Something is changing. But not the way many describe it. It’s not just a tech revolution. It’s not just the rise of artificial intelligence. And it’s not a traditional economic crisis either. It’s something deeper and less visible: an identity crisis.
In recent years, we’ve witnessed an obvious phenomenon. Yet it’s rarely understood clearly. Perceived value is being progressively hollowed out. Everything has become accessible, immediate, replicable. And precisely for this reason, paradoxically, everything is worth less. Content is everywhere. Meaning is much harder to find.
Noise has replaced language
Social platforms have accelerated this process to the breaking point. Instagram and TikTok didn’t just change the format of communication. They changed the rules of selection. What survives isn’t what’s true or deep. It’s what captures attention instantly. Content doesn’t need to last. It needs to work right now. The result is a saturated ecosystem where everything screams and almost nothing sticks. The image has gone from a communication tool to background noise.
AI doesn’t take away jobs. It takes away space from those without identity.
This is the context where artificial intelligence has permanently changed the rules. It writes, analyzes, designs, generates images, organizes systems. In theory, extraordinary progress. In practice, a sharp dividing line. It splits the market into two increasingly distant categories.
On one side, those who use AI to amplify their thinking. They speed up production, maintain direction, scale without losing coherence. On the other, those who use it to replace thinking. They generate content without vision, publish without method, occupy space without building anything. The difference isn’t technical. It’s structural.
AI isn’t eliminating professionals. It’s eliminating ambiguity. Those without a recognizable internal structure—a method, a vision, an identity—no longer have the advantage of effort.

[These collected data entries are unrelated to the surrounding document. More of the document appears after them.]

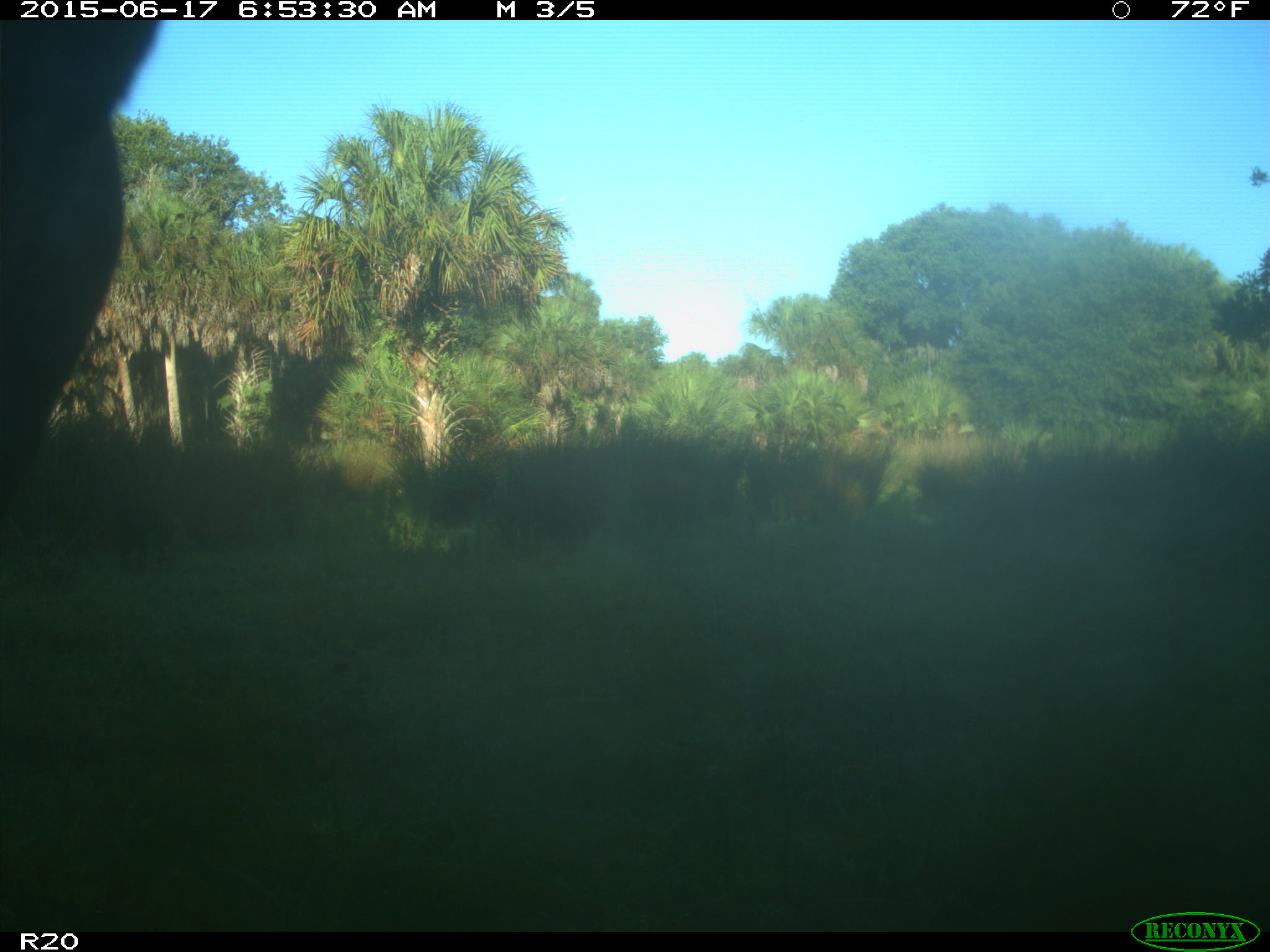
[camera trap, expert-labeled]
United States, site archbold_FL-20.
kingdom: Animalia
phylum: Chordata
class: Mammalia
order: Artiodactyla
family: Bovidae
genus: Bos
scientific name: Bos taurus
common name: domestic cow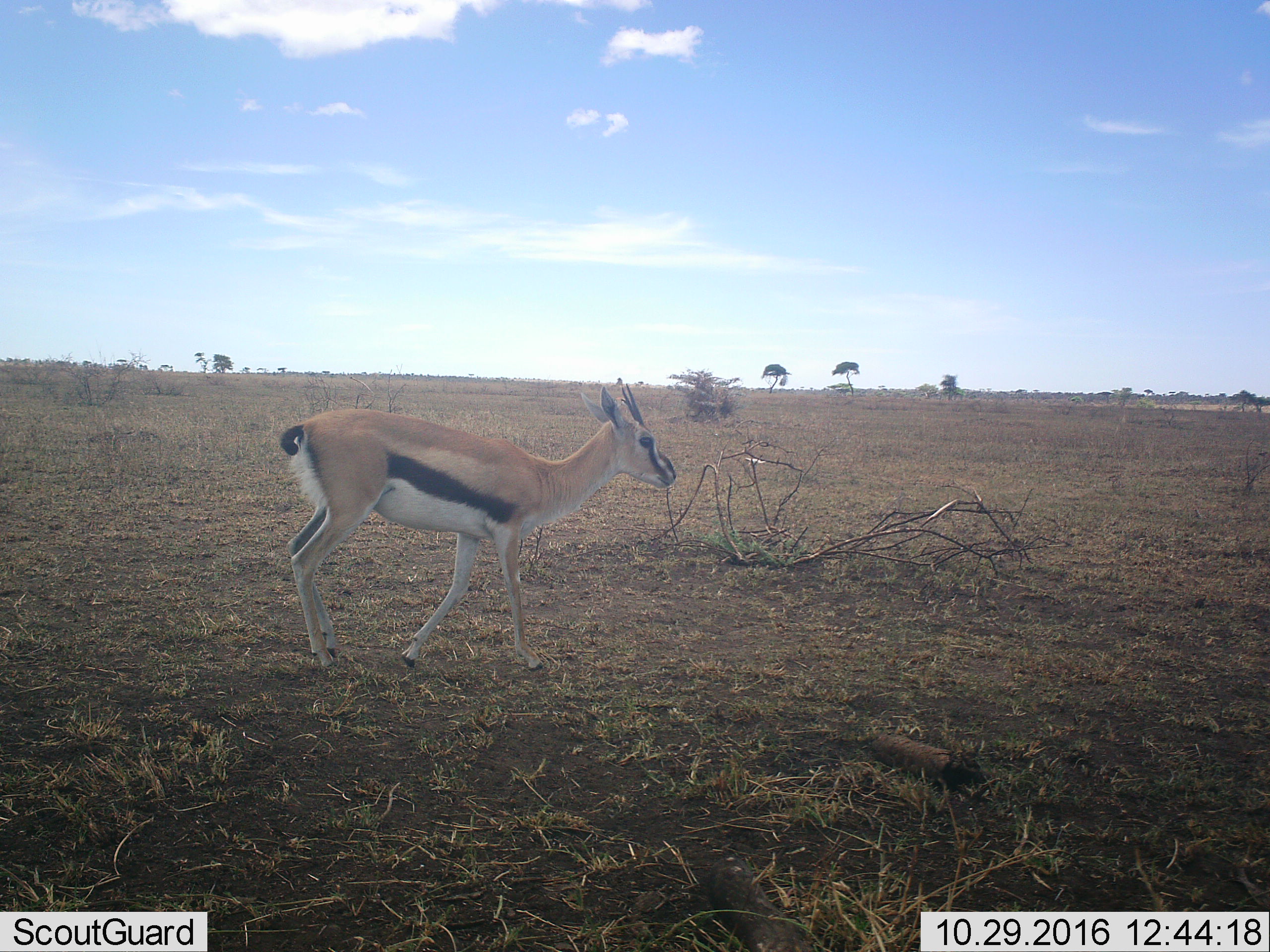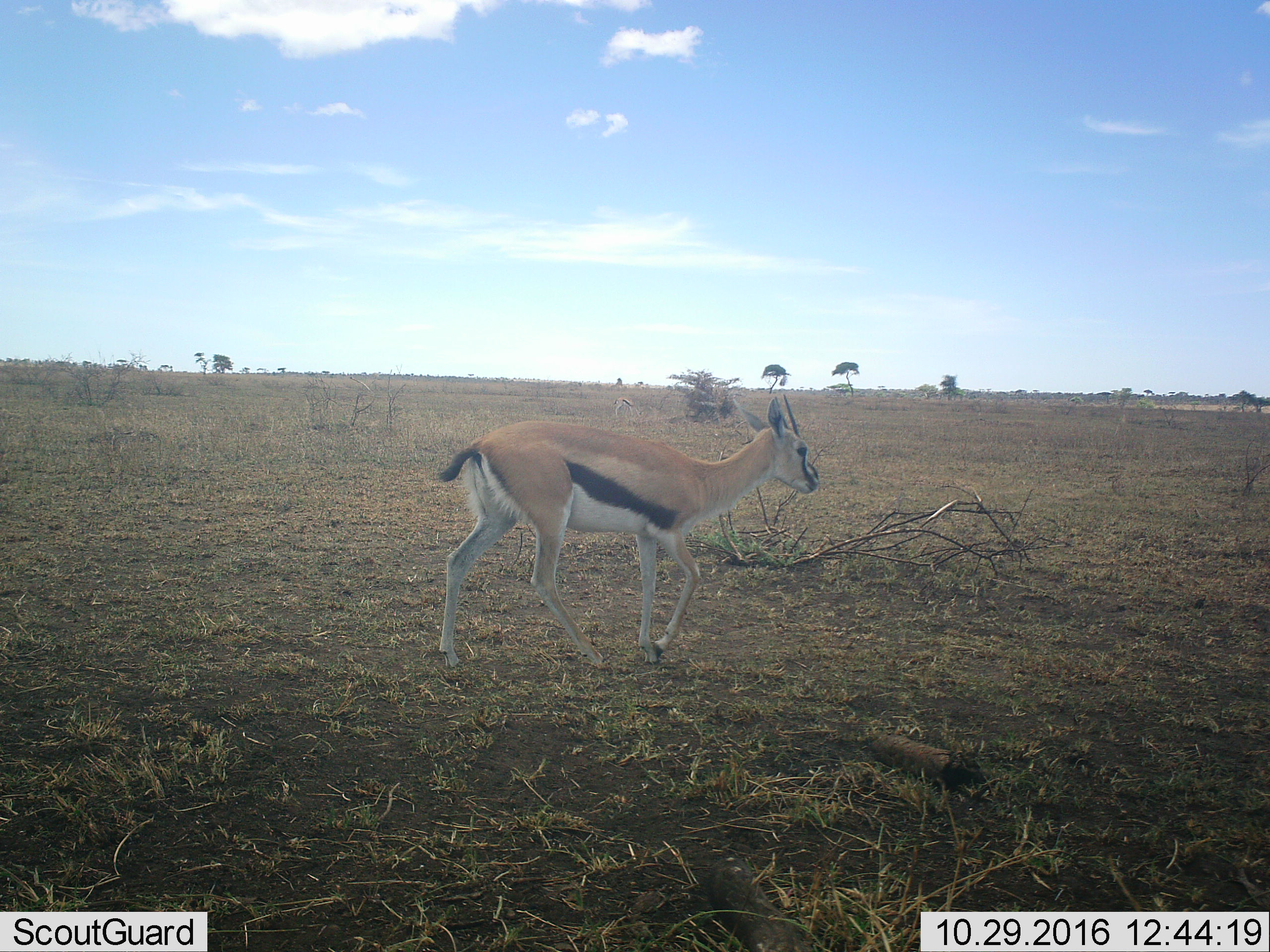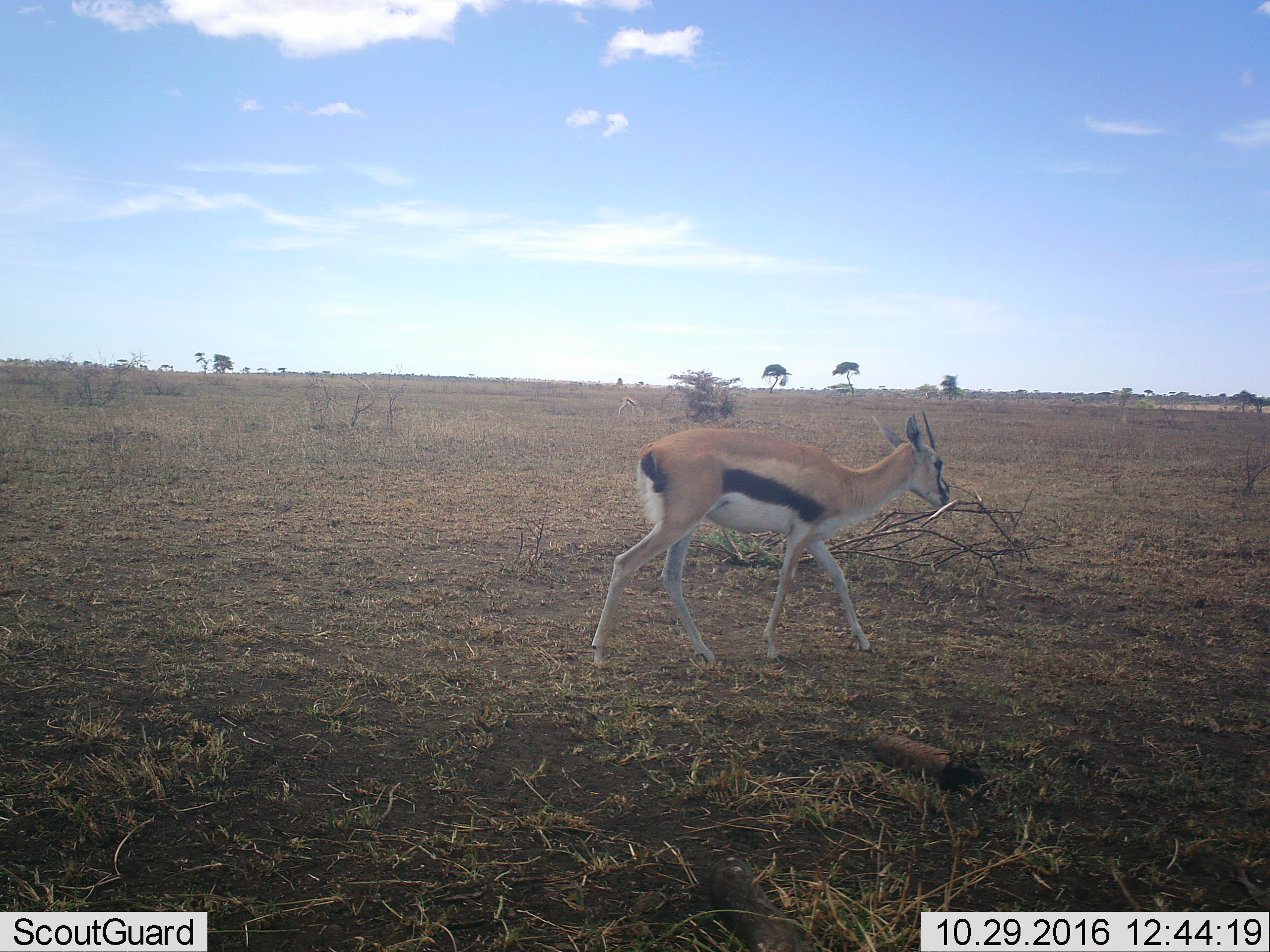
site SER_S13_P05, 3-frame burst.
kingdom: Animalia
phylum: Chordata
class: Mammalia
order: Artiodactyla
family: Bovidae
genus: Eudorcas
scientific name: Eudorcas thomsonii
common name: thomson's gazelle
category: gazellethomsons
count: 1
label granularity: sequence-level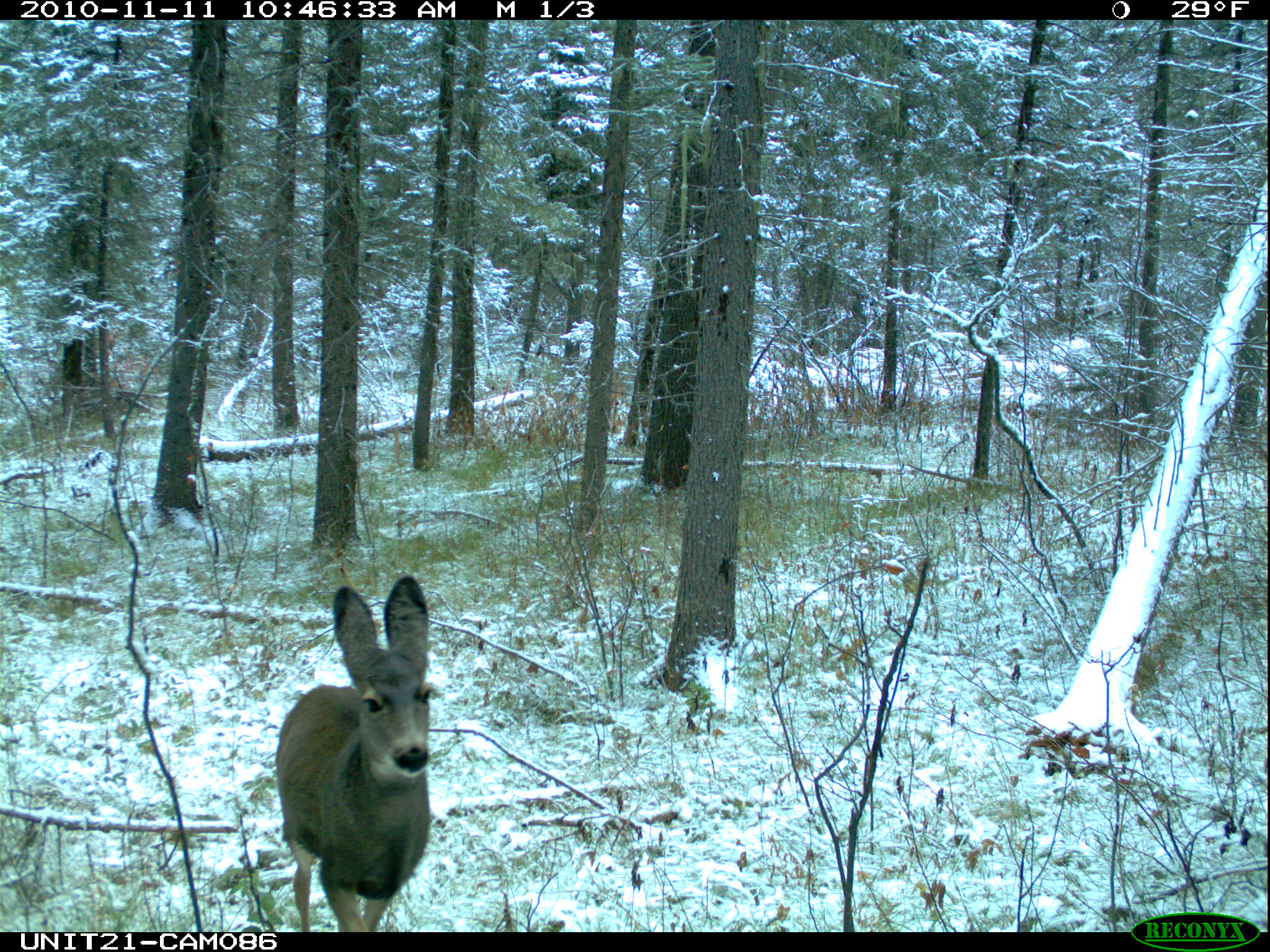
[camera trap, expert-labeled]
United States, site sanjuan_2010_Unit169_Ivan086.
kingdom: Animalia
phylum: Chordata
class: Mammalia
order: Artiodactyla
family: Cervidae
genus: Odocoileus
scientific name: Odocoileus hemionus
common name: mule deer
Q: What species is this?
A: Odocoileus hemionus (mule deer).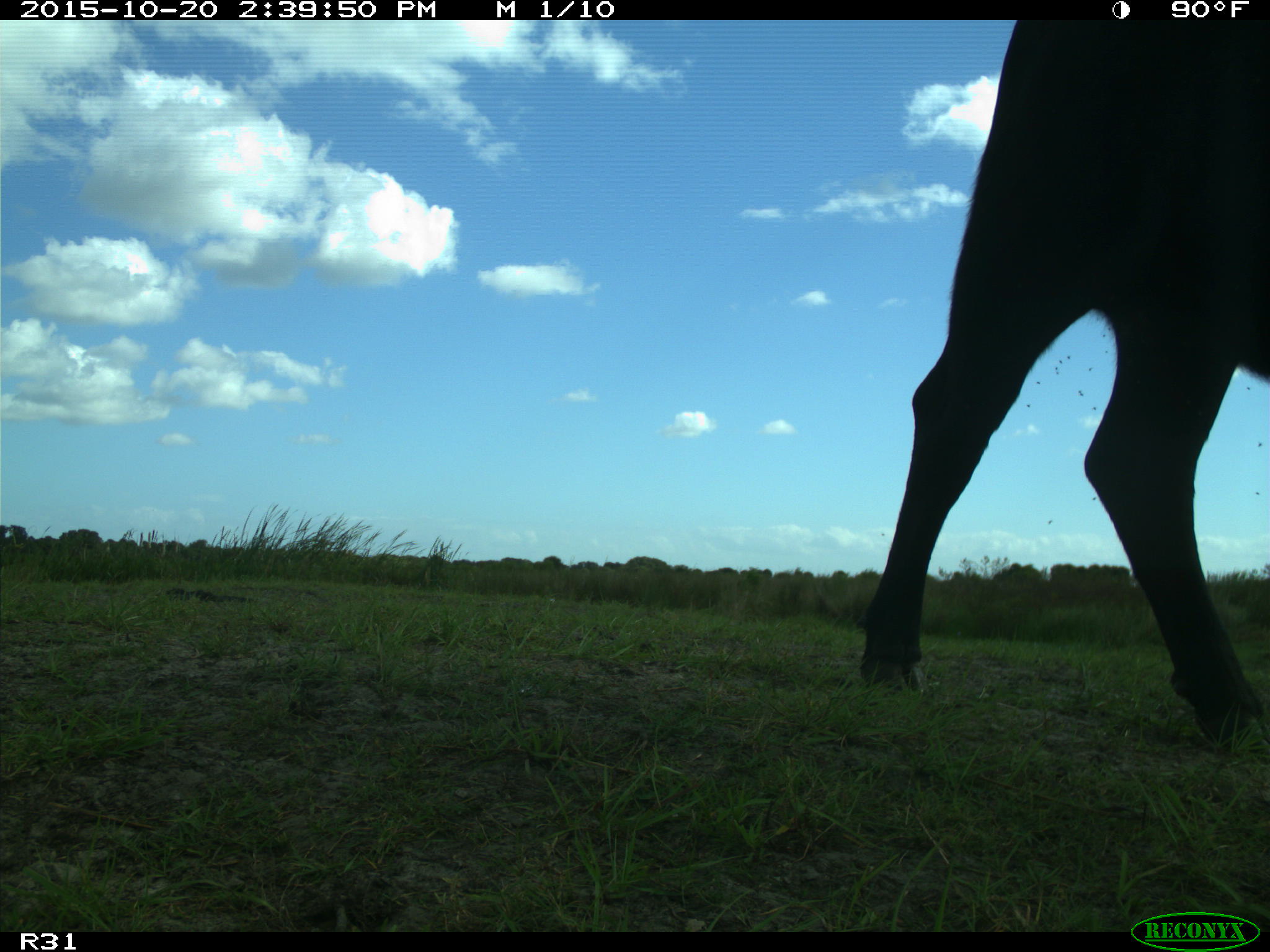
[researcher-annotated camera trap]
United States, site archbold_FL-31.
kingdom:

Because effort without direction has become automatable.
Fashion as a mirror: when a brand loses itself
This imbalance is reflected emblematically in the fashion system. Today it’s one of the most honest mirrors of this transformation. Major brands aren’t just going through a creative rough patch. They’re experiencing a governance crisis.
Once, designers led the fashion houses. Figures like Giorgio Armani, Gianni Versace, or Karl Lagerfeld built worlds. They created languages and identities that were coherent and recognizable over time. The brand was a vision embodied by a person.
Today that model has been replaced by a completely different structure. Creative directors come and go at a speed that resembles financial dynamics more than creative timelines. CEOs answer to quarterly growth targets. CFOs steer decisions toward what performs in the short term. The result is fragmented direction, often contradictory.
The so-called ‘musical chairs’ of creative directors isn’t dynamism. It’s institutionalized instability. Every change interrupts a path. Every new direction rewrites the language before it can take hold. Collections are increasingly built on data, sales, and market feedback. Risk shrinks, vision shortens, character fades. The brand doesn’t disappear. It flattens. And when a brand loses its identity, it doesn’t just become weaker. It becomes replaceable.